There is another reason for moving Adam back.  The archaeological record is such that we see very humanlike activity millions of years ago. Terry called it 'foreshadowing' or something like that. But the problem is, it isn't foreshadowing, it is doing it. It is engaging in art, it is making boats to cross the sea, it is evidence of language possibly among the H. erectines.  But with all those things we don't want to say they are human.  And that is another reason for worry about the Late Adam idea. If we can believe that people who behaved like us are not human because they simply LOOK different, what is to prevent us from picking some group (blacks) and saying, you look different, I think you are merely a bipedal hominid but not human????  Hugh Ross' view has the same danger. In light of these views of the archaics as not human, one could not logically consistently argue against doing what I describe with some modern group. It is easy to do by merely saying the archaics hung around for a while and still live today.

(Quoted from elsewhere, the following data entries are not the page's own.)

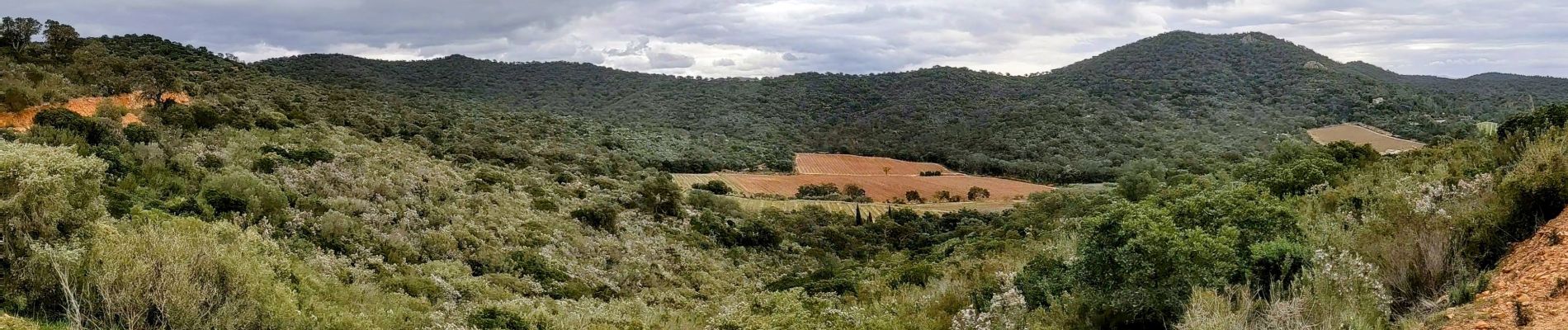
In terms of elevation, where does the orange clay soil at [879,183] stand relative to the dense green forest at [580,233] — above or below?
below

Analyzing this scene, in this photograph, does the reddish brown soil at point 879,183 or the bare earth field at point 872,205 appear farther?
the reddish brown soil at point 879,183

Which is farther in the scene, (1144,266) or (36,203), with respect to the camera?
(1144,266)

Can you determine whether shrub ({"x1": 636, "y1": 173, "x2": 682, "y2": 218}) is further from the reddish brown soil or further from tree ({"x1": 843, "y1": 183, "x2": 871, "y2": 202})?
tree ({"x1": 843, "y1": 183, "x2": 871, "y2": 202})

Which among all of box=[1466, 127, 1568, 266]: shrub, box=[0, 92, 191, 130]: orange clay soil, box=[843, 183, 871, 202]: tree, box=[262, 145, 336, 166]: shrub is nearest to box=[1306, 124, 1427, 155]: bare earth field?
box=[843, 183, 871, 202]: tree

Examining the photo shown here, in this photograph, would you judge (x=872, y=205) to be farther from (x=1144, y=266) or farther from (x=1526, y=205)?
(x=1526, y=205)

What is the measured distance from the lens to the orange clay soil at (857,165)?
67.1 metres

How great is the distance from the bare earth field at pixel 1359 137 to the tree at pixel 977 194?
2567 cm

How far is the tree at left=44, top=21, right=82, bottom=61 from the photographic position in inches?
1134

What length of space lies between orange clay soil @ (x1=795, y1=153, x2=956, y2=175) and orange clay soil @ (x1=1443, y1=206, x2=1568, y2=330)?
58106 millimetres

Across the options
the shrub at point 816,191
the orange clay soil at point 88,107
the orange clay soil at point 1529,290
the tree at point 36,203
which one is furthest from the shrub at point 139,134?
the shrub at point 816,191

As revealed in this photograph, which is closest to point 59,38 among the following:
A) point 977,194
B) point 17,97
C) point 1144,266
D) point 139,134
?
point 17,97

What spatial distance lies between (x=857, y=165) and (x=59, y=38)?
56.8 m

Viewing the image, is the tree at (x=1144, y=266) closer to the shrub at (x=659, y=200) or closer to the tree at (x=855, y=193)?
the shrub at (x=659, y=200)

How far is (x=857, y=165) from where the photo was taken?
71125 mm
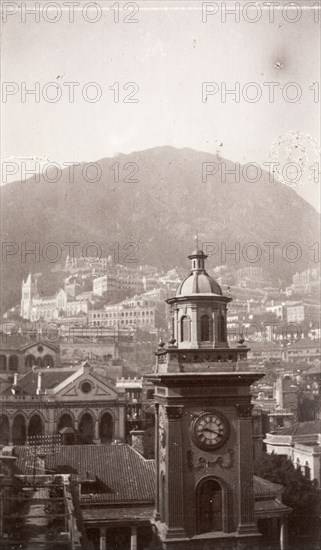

As to how the YECs have received my views?  Why would you ask me to tell you truthfully??? you know me better than that.  I will always try to be honest about my position in the  market place and you are just asking again for what I said yesterday.  They have not received it well--because of its belief in evolution, and the old earthers think I am daft to do what I do, having seen them use the term 'concordist' as a derogatory term(although I think many of them are daft to believe that which is not actually true.) But clearly, my views have had zero, nada, leeng impact on the world.  But does that mean one should give up or stop? 

Burgy wrote:

>But it is NOT true of PCs (of which I claim to be one) in general. I think, for instance, you might have a hard time >establishing that case against Bernard Ramm. Even judged by the knowledge of Ramm's day, he ignored the nested hierarchy of morphology when he wrote:

 "In progressive creationism there may be much horizontal
radiation.  The amount is to be determined by the geological
record and biological experimentation.  But there is no vertical
radiation.  Vertical radiation is only by fiat creation.  A root-
species may give rise to several species by horizontal radiation,
through the process of the unraveling of gene potentialities or
recombination.  Horizontal radiation could account for much which
now passes as evidence for the theory of evolution.  The gaps in
the geological record are gaps because vertical progress takes
place only by creation." ~ Bernard Ramm, The Christian View of
Science and Scripture, (Grand Rapids: Eerdmans Publishing Co.,
1954), p. 191

But I do agree with Ramm on polygenism, which is what Dick Fischer's view is a variant of:

"The reason for this assertion is obvious.  The sin of Adam
imputed to humanity depends on the unity of humanity, not on the
antiquity of humanity.  Theology is more concerned with the proof
that man is one, rather than the near or far antiquity of man. 
Polygeneticism is far more damaging to theology than any teaching
of the vast antiquity of man.  In order to clear the atmosphere
about the antiquity of man certain notions very widespread among
evangelicals must be corrected." ~ Bernard Ramm, The Christian
View of Science and Scripture, (Grand Rapids: Eerdmans Publishing
Co., 1954), p.216

And, surprisingly, Ramm would seem to allow for my position of seeking to find the origin of Adam via science rather than theology as many on this board are want to do:

    "The Bible itself offers no dates for the creation of man. 
We mean by this that there is no such statement in the text of
the Bible at any place.  We may feel that 4000 B.C. or 15,000
B.C. is more consonant with the Bible than a date of 500,000 B.C.
 But we must admit that any date of the antiquity of man is an
inference from Scripture, not a plain declaration of Scripture.
     "If the anthropologists are generally correct in their
dating of man (and we believe they are), and if the Bible
contains no specific data as to the origin of man, we are then
free to try to work out a theory of the relationship between the
two, respecting both the inspiration of Scripture and the facts
of science." ~ Bernard Ramm, The Christian View of Science and
Scripture, (Grand Rapids: Eerdmans Publishing Co., 1954), p. 220

But many TE's and OECs have fallen into the mtDNA trap and then have difficulty changing their theology when the facts change.